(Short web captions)
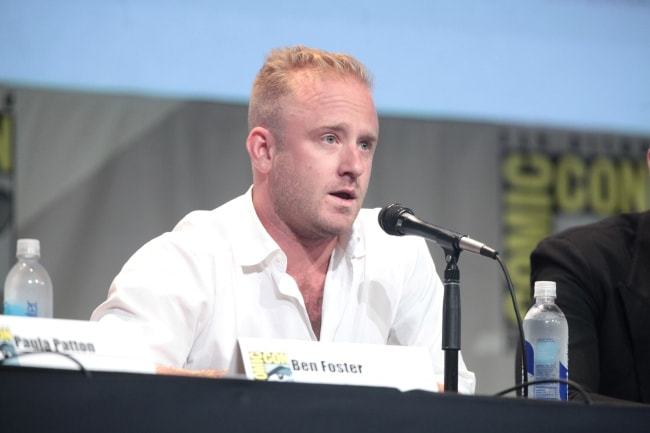 Ben Foster at the San Diego Comic Con in July 2015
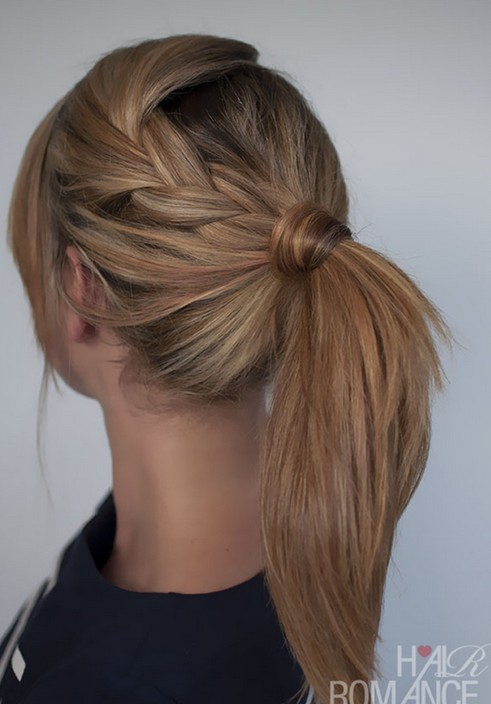 Pleasing 10 Cute Ponytail Hairstyles For 2014 New Ponytails To Try This Short Hairstyles For Black Women Fulllsitofus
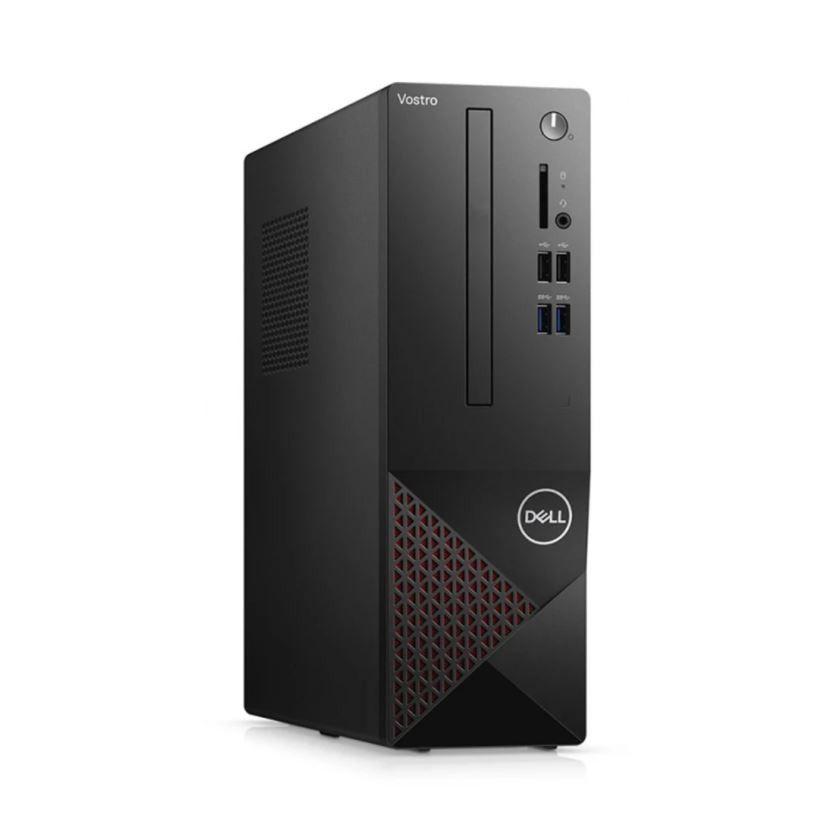 PC Dell Vostro 3681 SFF 42VT360002(Intel Core i5-10400/4GB/1TBHDD/Windows 10 Home SL 64-bit/WiFi 802.11ac)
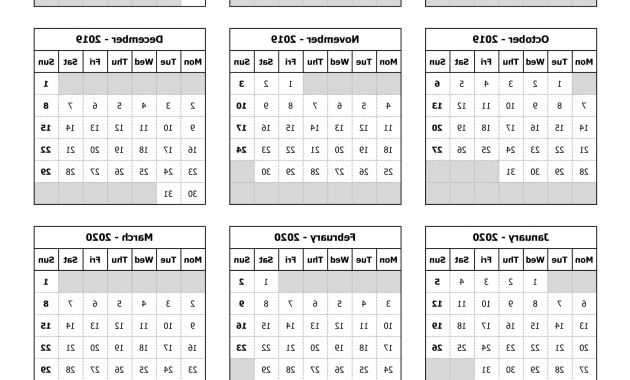 Printable Federal Government Fiscal Year 2020 Calendar Q5df Download Us Federal Fiscal Calendar 2019 20 Excel Template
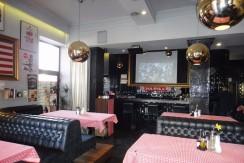Ресторан в Кракове 268 м2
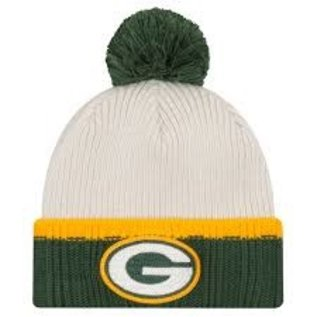 New Era Green Bay Packers Prime Team Pom Knit Hat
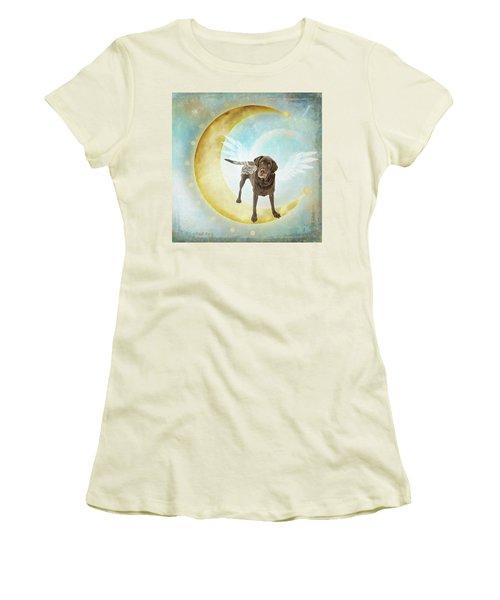 Liam Women's T-Shirt (Athletic Fit)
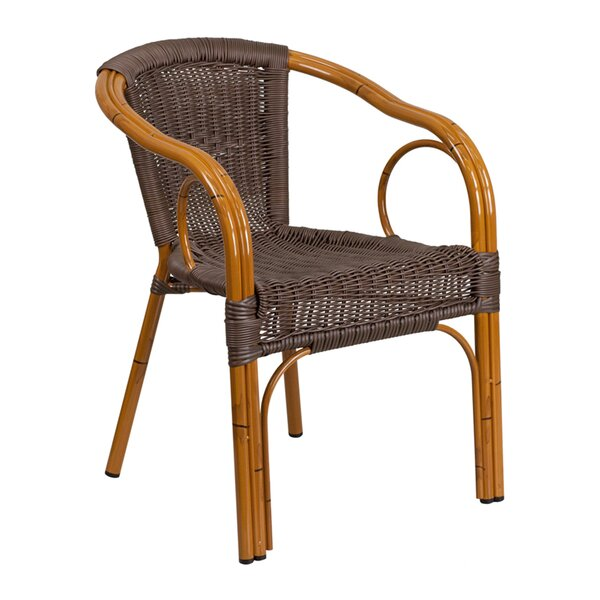 Easterling Patio Chair by Bay Isle Home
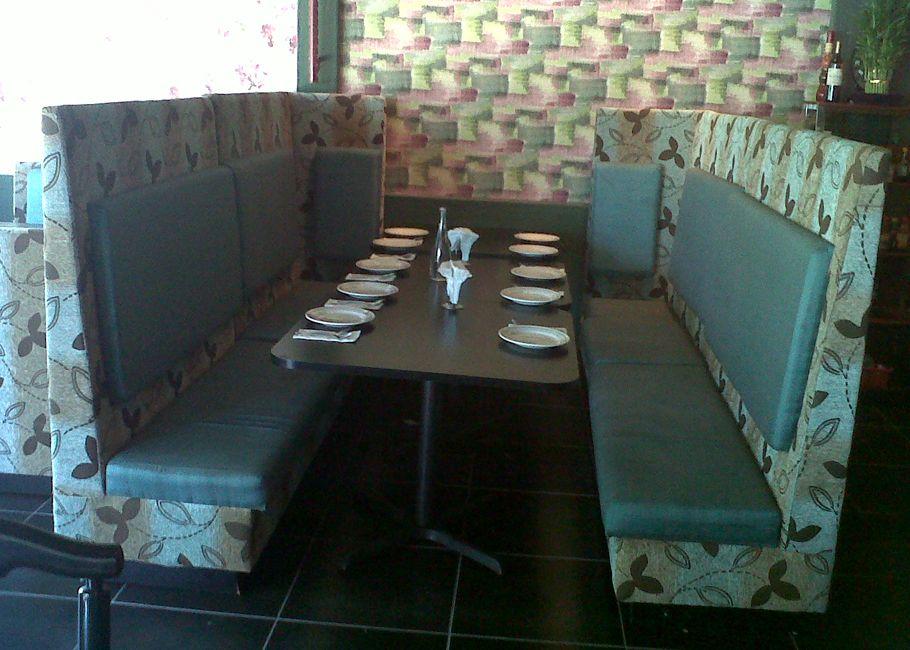 Proyecto Restaurante Imagen 7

Exercise —
Exclude the pictures, then write out every record exactly as it stands.

Answer space —
 Ben Foster at the San Diego Comic Con in July 2015
 Pleasing 10 Cute Ponytail Hairstyles For 2014 New Ponytails To Try This Short Hairstyles For Black Women Fulllsitofus
 PC Dell Vostro 3681 SFF 42VT360002(Intel Core i5-10400/4GB/1TBHDD/Windows 10 Home SL 64-bit/WiFi 802.11ac)
 Printable Federal Government Fiscal Year 2020 Calendar Q5df Download Us Federal Fiscal Calendar 2019 20 Excel Template
Ресторан в Кракове 268 м2
 New Era Green Bay Packers Prime Team Pom Knit Hat
 Liam Women's T-Shirt (Athletic Fit)
 Easterling Patio Chair by Bay Isle Home
 Proyecto Restaurante Imagen 7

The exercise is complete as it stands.